Even assuming that such a blanket prohibition is constitutional, it is clearly not what the legislature intended when it enacted this statute. The intent of the legislature is clear: it wanted labor picketing to be allowed in residential areas, and it wanted picketing in front of a construction site to be allowed in residential areas. By removing those exceptions, this court would negate the expressed will of the legislature.
As a corollary to that, as defendants correctly point out, this court would be creating crimes that do not otherwise exist: the crimes of picketing residences that are also places of employment or construction sites. That is not a proper judicial function. The decision whether to ban picketing in such areas is “more appropriately made by a legislative body and not a court.” See Hueblein, Inc. v. Alcoholic Beverage Control Dept., 237 Va. 192, 201 (1989).

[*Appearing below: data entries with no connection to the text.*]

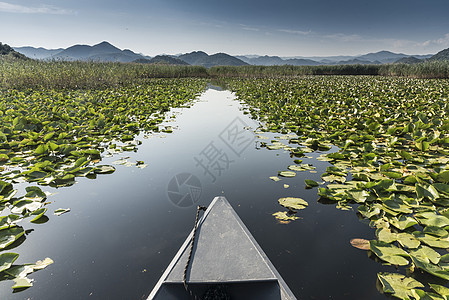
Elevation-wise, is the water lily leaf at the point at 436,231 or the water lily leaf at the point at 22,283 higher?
the water lily leaf at the point at 436,231

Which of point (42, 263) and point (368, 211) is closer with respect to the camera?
point (42, 263)

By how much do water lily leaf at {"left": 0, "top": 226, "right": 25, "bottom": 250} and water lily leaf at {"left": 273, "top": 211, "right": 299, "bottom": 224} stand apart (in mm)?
2261

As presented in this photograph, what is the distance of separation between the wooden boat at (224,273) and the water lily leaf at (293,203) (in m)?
1.01

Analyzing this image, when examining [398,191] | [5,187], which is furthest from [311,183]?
[5,187]

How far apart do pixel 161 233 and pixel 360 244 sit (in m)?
1.70

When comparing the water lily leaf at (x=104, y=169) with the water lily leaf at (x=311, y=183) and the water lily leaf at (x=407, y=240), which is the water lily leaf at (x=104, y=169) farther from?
the water lily leaf at (x=407, y=240)

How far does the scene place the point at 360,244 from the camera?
1.90m

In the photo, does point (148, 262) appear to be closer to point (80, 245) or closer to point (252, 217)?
point (80, 245)

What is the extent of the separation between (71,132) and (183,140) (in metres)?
2.22

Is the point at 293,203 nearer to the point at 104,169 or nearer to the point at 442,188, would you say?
the point at 442,188

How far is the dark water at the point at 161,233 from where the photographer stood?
5.05 feet

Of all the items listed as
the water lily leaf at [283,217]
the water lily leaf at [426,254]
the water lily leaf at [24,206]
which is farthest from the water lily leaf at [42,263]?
the water lily leaf at [426,254]

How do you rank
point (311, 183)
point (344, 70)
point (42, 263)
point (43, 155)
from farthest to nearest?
1. point (344, 70)
2. point (43, 155)
3. point (311, 183)
4. point (42, 263)

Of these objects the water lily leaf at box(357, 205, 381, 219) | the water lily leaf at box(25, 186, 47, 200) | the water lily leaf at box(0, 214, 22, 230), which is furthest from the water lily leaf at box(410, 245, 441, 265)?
the water lily leaf at box(25, 186, 47, 200)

The Commonwealth urges the court to conclude based on the legislative declaration of policy found in Code of Virginia § 18.2–418 that the Legislature would have enacted this statute even without the exceptions stated in the second paragraph. It is true that § 18.2–418 contains a clear expression of the high value that the Legislature places on the right to peace and tranquility within one’s own home. But equally clear is the expression in § 18.2–419 of the high value the Legislature places on the right to engage in picketing related to labor disputes and construction projects. It is not possible for this court to know which of the two values the Legislature holds in higher esteem. Only the Legislature may make the determination of whether the right to peace and tranquility in the home is so important that it justifies banning labor and construction picketing in residential areas, or whether labor and construction picketing is so valuable it justifies permitting picketing in all residential areas.
(The case is Commonwealth v. Hyatt, which also happened to involve anti-abortion picketing, but again wasn’t limited to that.)
Finally, I’m not focusing here on what the Supreme Court might do with such a residential picketing prosecution if it comes before the Court. Perhaps the Justices (being human) might do whatever it takes to protect themselves and their colleagues. Or perhaps they would all recuse themselves, or refuse to hear the case. Or perhaps they might conclude that even facially content-neutral injunctions are content-based when they target an identified set of protesters (as Justices Scalia, Kennedy, and Thomas argued in Madsen). But I set all that aside, since any case will begin and very likely end in the lower courts, whose job is to apply the precedents the Supreme Court has set, rather than speculate how the Justices might revise those precedents.
Again, I oppose residential picketing, and such picketing can indeed be banned by a properly crafted law. But given that there have been public claims about how Virginia law prohibits such picketing, I wanted to explain why those claims may well prove, on balance, not correct.